He said that Pat Neary, then second in command at the Financial Regulator, was shocked when he told him, but that he thought he had done “nothing”on the issue.

Mr McErlean said he received a letter from the regulator in 2004, saying the issues he had raised with the regulator at meetings in 2002 had been fully investigated.

He said the scheme used a firm called Charter House and a man named Mr Furstenburg in London, who purportedly ran the investment arm of the Furstenburg brewing family in Germany.

He said his audit team had found that Mr Furstenburg had no connection to the family or the scheme, and that he was “a man of straw with no worth whatsoever”.

He said the sums involved were “massive amounts – it was certainly multimillions”, but the beneficiaries of the scheme could not be identified because firms in Nevis were “shrouded in secrecy”.

He said that when he raised the matter with the head of the bank’s capital markets division (Colm Doherty), it “stopped right away”.

Mr McErlean claimed the regulator knew about overcharging at AIB in 2001, conducted its own inquiry in 2002 but had “failed to act to protect consumers”.

He said the regulator had given the false impression that it only became aware of the overcharging when it became public in 2004.

Four months after he raised the overcharging with the regulator’s chief executive, Dr Liam O’Reilly, in May 2002, he was asked if he would withdraw his allegations.

He estimated that customers could have been overcharged €50–€75 million, including overcharging on management time charges. He said one manager charged a customer an hourly rate for a round of golf. There was “a mismatch” between this and the €65 million AIB agreed to repay due to overcharging on foreign exchange transactions and payment protection insurance.

He said some managers overcharged customers to meet targets set by the bank for their branches.

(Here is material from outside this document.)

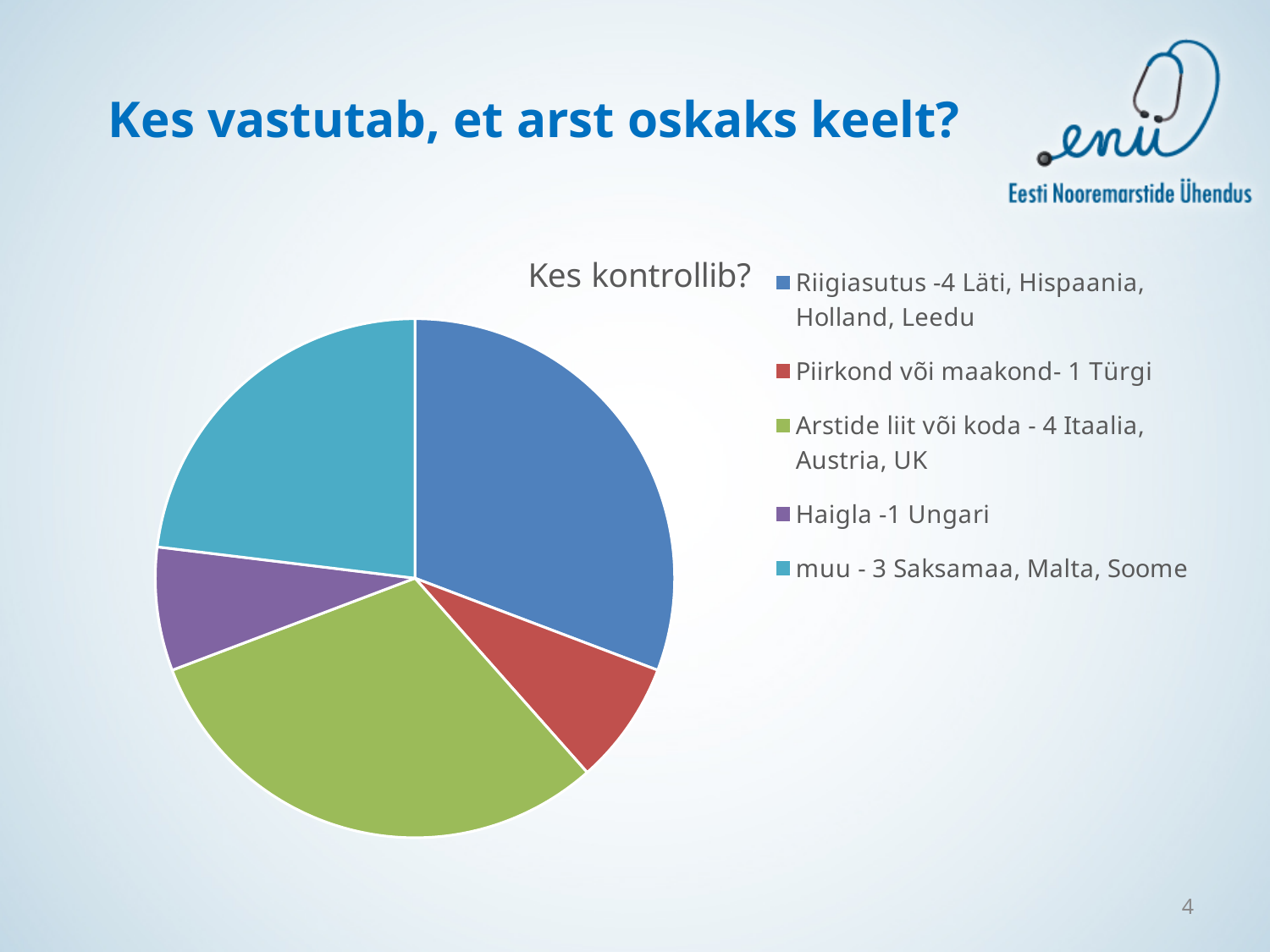
What is the title of the pie chart? Kes kontrollib? What is the difference between the number of countries under "muu" and under "Haigla"? 2 According to the legend, how many countries fall under "muu"? 3 How many entries does the legend of the pie chart list? 5 How many slices does the pie chart have? 5 According to the legend, how many countries fall under "Haigla"? 1 According to the legend, how many countries fall under "Arstide liit või koda"? 4 According to the legend, how many countries fall under "Piirkond või maakond"? 1 Which slice is larger: "Riigiasutus" or "Piirkond või maakond"? Riigiasutus According to the legend, how many countries fall under "Riigiasutus"? 4 What kind of chart is shown on the slide? pie chart Which colour represents "Haigla" in the pie chart? purple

He said the customers usually owed money and “would not have been able to complain”. He said the amounts involved were small because the bank could charge a large number of customers. He said that it was “quite insidious”.

Independent Senator Shane Ross, a member of the committee, said Mr McErlean’s testimony showed that the regulator and the banks were “covering up the true state of affairs” and that the regulator was “too close to the banks”.

Mr McErlean lost his job at AIB in 2002 following the John Rusnak rogue trading scandal in the US.

He said he had signed a confidentiality clause when he left the bank but had permission from AIB to give evidence to the committee.

Asked by Fianna Fáil TD Sean Ardagh if he was “a disaffected employee” who was bringing up issues that had already been investigated, Mr McErlean said his disaffection arose before his removal from his job and that he had queried the demotion of the audit department in a restructuring at the bank in December 2001.